__Selected passage__:
Calm in south Syria's Sweida after week of sectarian violence

Calm appeared to have returned to southern Syria's Sweida province on Sunday, a monitor and AFP correspondents reported, after a week of sectarian violence between Druze fighters and rival groups left hundreds dead.
The Syrian Observatory for Human Rights said that since around midnight, "Sweida has been experiencing a cautious calm", adding government security forces had blocked roads leading to the province to prevent tribal fighters from heading there.
AFP correspondents on the outskirts of Sweida city reported hearing no fighting, adding humanitarian convoys were preparing to enter the Druze-majority town.
Sectarian clashes that erupted last Sunday between the Druze and Bedouin rivals drew in the Islamist-led government, Israel and armed tribes from other parts of Syria, killing at least 940 people according to the Observatory.
Witnesses, Druze factions and the Observatory have accused government forces of siding with the Bedouin and committing abuses, including summary executions, when they entered Sweida earlier in the week.
Interim President Ahmed al-Sharaa on Saturday announced a ceasefire in Sweida and renewed his pledge to protect Syria's ethnic and religious minorities.
The interior ministry said overnight that Sweida city was "evacuated of all tribal fighters, and clashes within the city's neighborhoods were halted".
- 'Totally calm' -
A spokesman for Syria's tribal and clan council told Al-Jazeera late Saturday that fighters had left the city "in response to the call of the presidency and the terms of the agreement".
A medic inside Sweida told AFP on Sunday by telephone that "the situation is totally calm... We aren't hearing clashes."
"No medical or relief assistance has entered until now," the medic said, requesting anonymity due to the security situation.

__Excerpted data__:
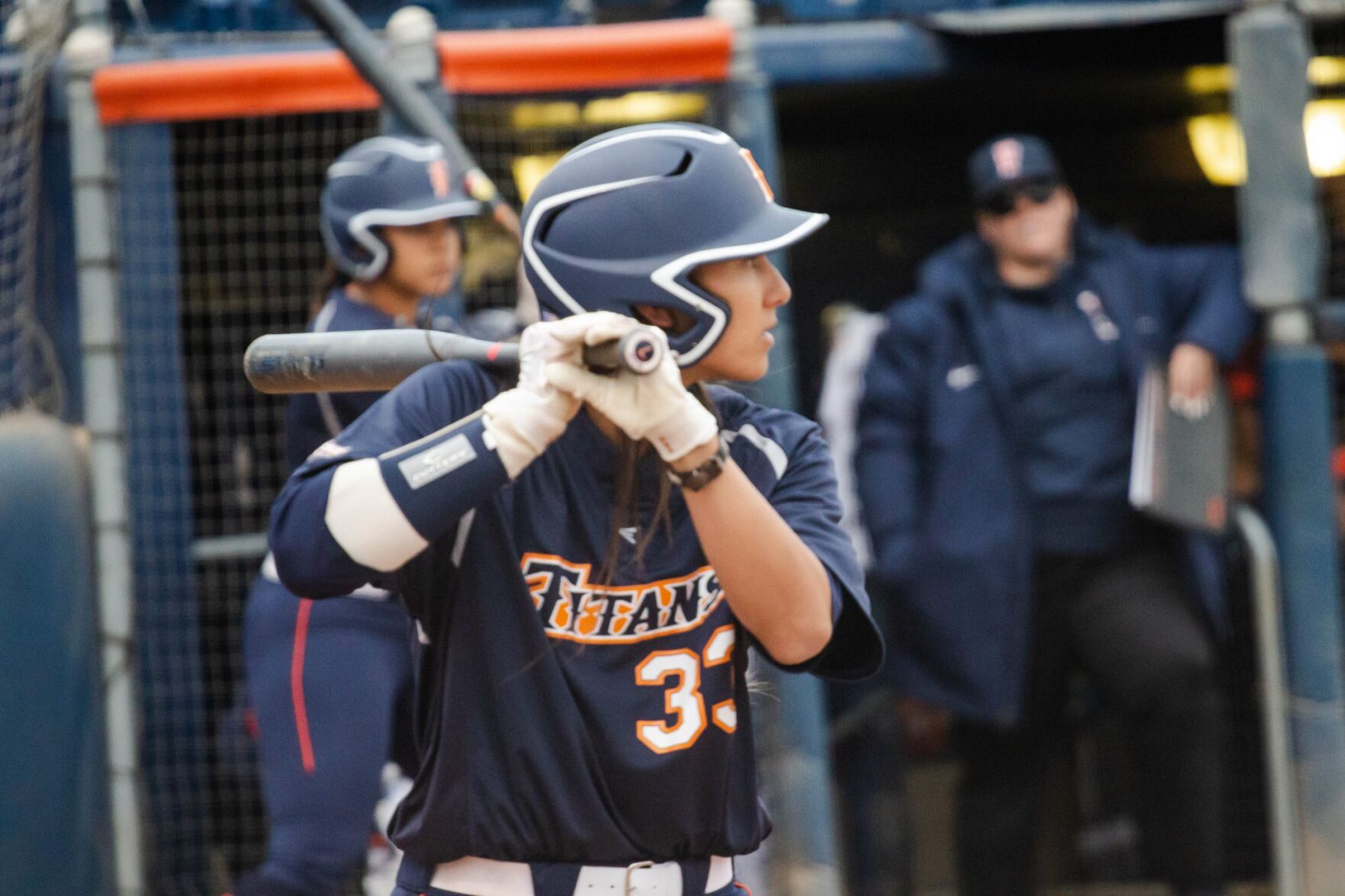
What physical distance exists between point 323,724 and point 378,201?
3.87 ft

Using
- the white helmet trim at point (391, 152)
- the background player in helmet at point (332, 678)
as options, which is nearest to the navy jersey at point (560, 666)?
the background player in helmet at point (332, 678)

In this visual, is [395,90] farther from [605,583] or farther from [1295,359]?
[1295,359]

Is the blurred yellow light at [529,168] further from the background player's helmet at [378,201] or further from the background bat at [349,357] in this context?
the background bat at [349,357]

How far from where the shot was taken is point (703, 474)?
1713 millimetres

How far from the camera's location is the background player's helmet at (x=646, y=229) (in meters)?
1.83

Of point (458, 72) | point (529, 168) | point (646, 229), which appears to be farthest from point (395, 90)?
point (646, 229)

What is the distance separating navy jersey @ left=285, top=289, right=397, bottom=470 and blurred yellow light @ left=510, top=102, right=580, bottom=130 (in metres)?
1.61

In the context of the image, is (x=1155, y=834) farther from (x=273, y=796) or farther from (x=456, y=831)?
(x=456, y=831)

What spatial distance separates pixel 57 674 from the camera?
12.4 ft

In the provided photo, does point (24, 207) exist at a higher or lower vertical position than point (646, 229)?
higher

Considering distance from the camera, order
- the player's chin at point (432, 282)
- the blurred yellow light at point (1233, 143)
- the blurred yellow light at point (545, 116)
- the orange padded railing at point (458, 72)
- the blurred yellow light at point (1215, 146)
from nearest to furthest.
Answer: the player's chin at point (432, 282) < the orange padded railing at point (458, 72) < the blurred yellow light at point (545, 116) < the blurred yellow light at point (1233, 143) < the blurred yellow light at point (1215, 146)

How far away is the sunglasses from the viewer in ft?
14.5

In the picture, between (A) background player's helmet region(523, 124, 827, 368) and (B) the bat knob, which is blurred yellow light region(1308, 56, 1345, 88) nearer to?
(A) background player's helmet region(523, 124, 827, 368)

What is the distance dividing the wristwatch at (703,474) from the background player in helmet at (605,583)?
0.03 metres
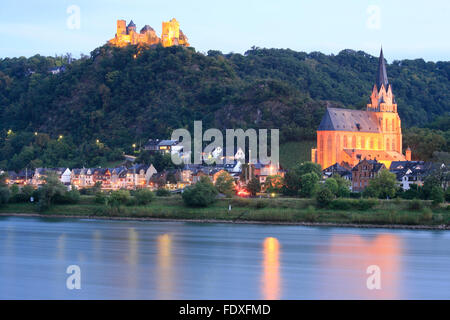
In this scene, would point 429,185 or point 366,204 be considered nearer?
point 366,204

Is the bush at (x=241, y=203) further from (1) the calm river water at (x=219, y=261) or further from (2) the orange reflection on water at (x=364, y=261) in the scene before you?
(2) the orange reflection on water at (x=364, y=261)

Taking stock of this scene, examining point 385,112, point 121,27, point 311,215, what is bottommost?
point 311,215

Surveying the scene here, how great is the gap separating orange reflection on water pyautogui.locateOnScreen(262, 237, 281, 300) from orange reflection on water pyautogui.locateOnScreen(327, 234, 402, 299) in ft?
9.16

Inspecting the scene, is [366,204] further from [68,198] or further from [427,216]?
[68,198]

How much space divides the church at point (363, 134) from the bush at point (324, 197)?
1152 inches

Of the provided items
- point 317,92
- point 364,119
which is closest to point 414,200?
point 364,119

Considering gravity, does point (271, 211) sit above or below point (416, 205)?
below

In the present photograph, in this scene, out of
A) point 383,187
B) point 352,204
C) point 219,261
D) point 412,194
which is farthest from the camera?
point 383,187

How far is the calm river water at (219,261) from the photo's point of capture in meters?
30.5

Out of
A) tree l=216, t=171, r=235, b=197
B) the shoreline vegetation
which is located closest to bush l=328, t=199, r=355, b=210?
the shoreline vegetation

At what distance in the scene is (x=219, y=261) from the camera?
38344mm

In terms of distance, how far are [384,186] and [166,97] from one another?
2734 inches

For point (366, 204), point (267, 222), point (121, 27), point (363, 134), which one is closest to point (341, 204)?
point (366, 204)
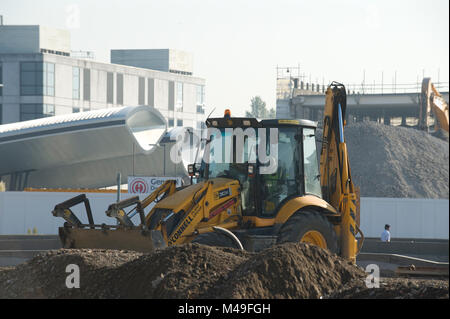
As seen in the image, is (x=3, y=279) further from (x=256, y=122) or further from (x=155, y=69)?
(x=155, y=69)

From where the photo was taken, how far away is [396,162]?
5356 cm

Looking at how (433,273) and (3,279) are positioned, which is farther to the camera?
(3,279)

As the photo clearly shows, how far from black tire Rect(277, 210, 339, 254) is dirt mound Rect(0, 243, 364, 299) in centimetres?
170

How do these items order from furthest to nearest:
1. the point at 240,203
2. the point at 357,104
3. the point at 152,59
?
1. the point at 152,59
2. the point at 357,104
3. the point at 240,203

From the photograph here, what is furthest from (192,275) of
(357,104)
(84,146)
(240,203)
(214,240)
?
(357,104)

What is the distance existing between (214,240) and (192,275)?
9.18 ft

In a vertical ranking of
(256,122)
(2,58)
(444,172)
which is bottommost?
(444,172)

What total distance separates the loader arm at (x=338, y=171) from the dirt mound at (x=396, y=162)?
112 ft

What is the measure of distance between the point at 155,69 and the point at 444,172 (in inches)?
2221

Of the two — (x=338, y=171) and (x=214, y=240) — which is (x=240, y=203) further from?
(x=338, y=171)

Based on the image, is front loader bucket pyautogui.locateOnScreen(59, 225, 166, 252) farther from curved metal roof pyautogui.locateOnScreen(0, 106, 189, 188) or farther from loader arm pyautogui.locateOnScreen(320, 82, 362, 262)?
curved metal roof pyautogui.locateOnScreen(0, 106, 189, 188)
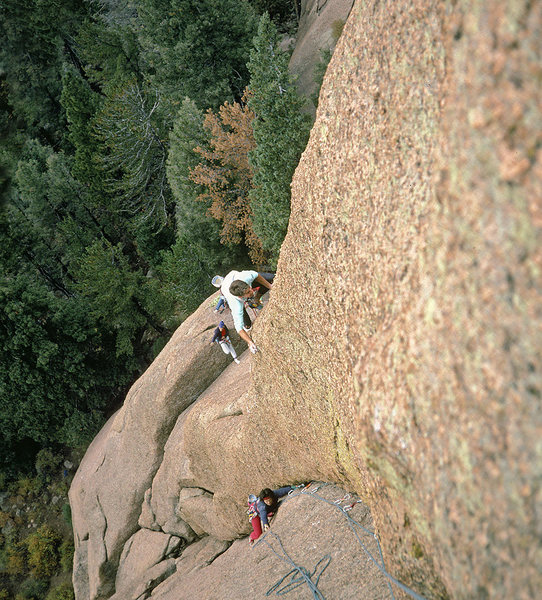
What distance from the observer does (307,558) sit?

__Tasks to complete__:
1. In the Sweida article, how many people does the Observatory say the sectarian clashes had killed?
2. Rewrite the Sweida article from "Witnesses, Druze factions" up to and including "in the week.", changing "summary executions" to "extrajudicial killings".
3. Go on with the article about the calm in Sweida after its final sentence.

__Expected results__:
1. At least 940 people.

2.
Witnesses, Druze factions and the Observatory have accused government forces of siding with the Bedouin and committing abuses, including extrajudicial killings, when they entered Sweida earlier in the week.

3.
Inside the city, where around 150,000 people live, residents have been holed up in their homes without electricity and water, and food supplies have also been scarce.
U.S. special envoy to Syria Tom Barrack said Sunday that the country stood at a "critical juncture", adding that "peace and dialogue must prevail -- and prevail now".
"All factions must immediately lay down their arms, cease hostilities, and abandon cycles of tribal vengeance," he wrote on X, adding that "brutal acts by warring factions on the ground undermine the government's authority and disrupt any semblance of order".
Sharaa's announcement Saturday came hours after the United States said it had negotiated a ceasefire between Syria's government and Israel, which had bombed government forces in both Sweida and Damascus earlier in the week.
Israel, which has its own Druze community, has said it was acting in defense of the group, as well as to enforce its demands for the total demilitarization of Syria's south.
U.S. Secretary of State Marco Rubio on Saturday urged the Syrian government's security forces to prevent jihadists from entering and "carrying out massacres" in the south, and called on Damascus to "bring to justice anyone guilty of atrocities including those in their own ranks."